Because of the escalating challenges, France and other traditional wine producers started losing their dominance in the industry worldwide. For example, French system of production changed, resulting into high cost of vineyards in the country. Moreover, the continuous production of wine led to the depletion of vineyards. While this was the case, new world had begun using new land, which was more affordable than traditional French vineyards. The entry of New World Countries in the wine industry affected the performance of France and other traditional wine producers. These new countries gained momentum in the industry, with their lower prices, stemming from low operational costs. Which cheap land in these countries, it was also easier to acquire vineyards (Bartlett, 2009, p. 84). Appoint to note, most New World Countries adopted grape farming and applied new technology in processing. Growing grapes remained an extensive exercise because of irrigation techniques. With the introduction of mechanical harvesters, farmers adopted mechanized harvesting. There was high production because of the introduction of fertilizers and adoption of pruning methods. New World Countries also adopted on-site lab technology, which was key in carrying out analysis on proper grape farming and harvesting practices. As a result, they experienced low cost of production, causing a shift in the global wine market. With these developments, France and its affiliates lost their traditional global market share to the New World Countries, which capitalized on their already existing advantages to dominate the world market. This had negative impact on economies of former wine-producing giants.
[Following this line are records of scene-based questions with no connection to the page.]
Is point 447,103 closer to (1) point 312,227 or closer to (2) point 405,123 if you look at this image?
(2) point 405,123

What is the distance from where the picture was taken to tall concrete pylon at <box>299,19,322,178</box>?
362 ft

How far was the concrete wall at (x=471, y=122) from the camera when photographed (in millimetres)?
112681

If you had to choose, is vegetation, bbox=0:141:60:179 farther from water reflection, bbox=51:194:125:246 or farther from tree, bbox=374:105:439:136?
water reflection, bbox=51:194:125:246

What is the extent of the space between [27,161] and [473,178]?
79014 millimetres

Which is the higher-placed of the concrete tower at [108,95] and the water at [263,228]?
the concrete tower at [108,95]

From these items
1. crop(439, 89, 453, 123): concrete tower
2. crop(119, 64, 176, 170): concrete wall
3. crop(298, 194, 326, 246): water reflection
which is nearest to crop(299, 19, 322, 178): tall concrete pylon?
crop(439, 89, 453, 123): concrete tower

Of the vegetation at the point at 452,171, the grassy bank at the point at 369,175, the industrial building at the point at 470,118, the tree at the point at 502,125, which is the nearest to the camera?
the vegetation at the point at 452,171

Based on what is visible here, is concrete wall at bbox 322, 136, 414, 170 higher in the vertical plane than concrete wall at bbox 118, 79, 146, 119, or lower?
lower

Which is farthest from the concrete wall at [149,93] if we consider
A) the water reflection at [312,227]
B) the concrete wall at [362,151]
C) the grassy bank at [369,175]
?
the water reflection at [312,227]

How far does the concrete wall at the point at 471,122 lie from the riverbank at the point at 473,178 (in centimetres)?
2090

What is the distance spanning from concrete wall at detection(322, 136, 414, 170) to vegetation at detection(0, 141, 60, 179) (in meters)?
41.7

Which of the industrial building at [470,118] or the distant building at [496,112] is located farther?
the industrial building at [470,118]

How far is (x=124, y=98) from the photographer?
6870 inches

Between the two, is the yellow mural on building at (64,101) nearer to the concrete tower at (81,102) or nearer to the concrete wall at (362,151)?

The most appropriate advice for the head of French Wine Industry concerns regulatory measures and policy framework in processing and manufacturing. For example, AOC regulations are hurting the industry by offering non-competitive opportunities with the emergence of New World Countries, even though they allow production of finest wine in the global market. Thus, the head of French Wine Association must work towards lessening the application of AOC rules together with meticulous research and use of technology in wine production. The head of French Wine Association should further discourage total control of the industry by the government. Some of the government policies ought to be annulled because they undermine wine production process (Bartlett, 2009, p. 87).

In addition, the proprietor of Bordeaux Vineyard, which is a renowned producer of premium and super premium wines, must implement operational measures in order to take advantage of the situation. A good example is developing technology in production to allow new brands thus retaining customers. Bordeaux Vineyard must put into practice responsive attributes regarding new technology and production of new brands. They must however put weight on lucrative markets, which have more opportunities for better returns.

Notably, The Australian Wine industry is successful in implementing its operational measures. With its mission and vision, it is ahead of other competitors in the market. For instance, it has an achievable mission of being the world’s best producer of wine brands by 2015 through innovation and pricing. Nonetheless, it continues to struggle with issues of promotion, price and image design. To handle this, the association should invest in global marketing campaigns to enhance their public image and awareness of the Australian wine quality (Bartlett, 2009, p. 89). If it implements these measures, the association will overcome current threats and thrive in wine production and marketing.

On the other hand, Vineyard in Barossa should carry out intensive research on high quality wine production at a lower cost. They also consider other markets like Asia and China and not relying on US and British markets.

For the US wine industry, the head should focus on streamlining the production cost through mechanization like the Australian wine industry does. Moreover, the US should do away with its three-tier distribution system, as it is a threat to export products, while handing over cost advantage to other players. USA wine producers should also include middle segment in the whole production process. American wine agencies must develop brands and promotional strategies to reach the global markets.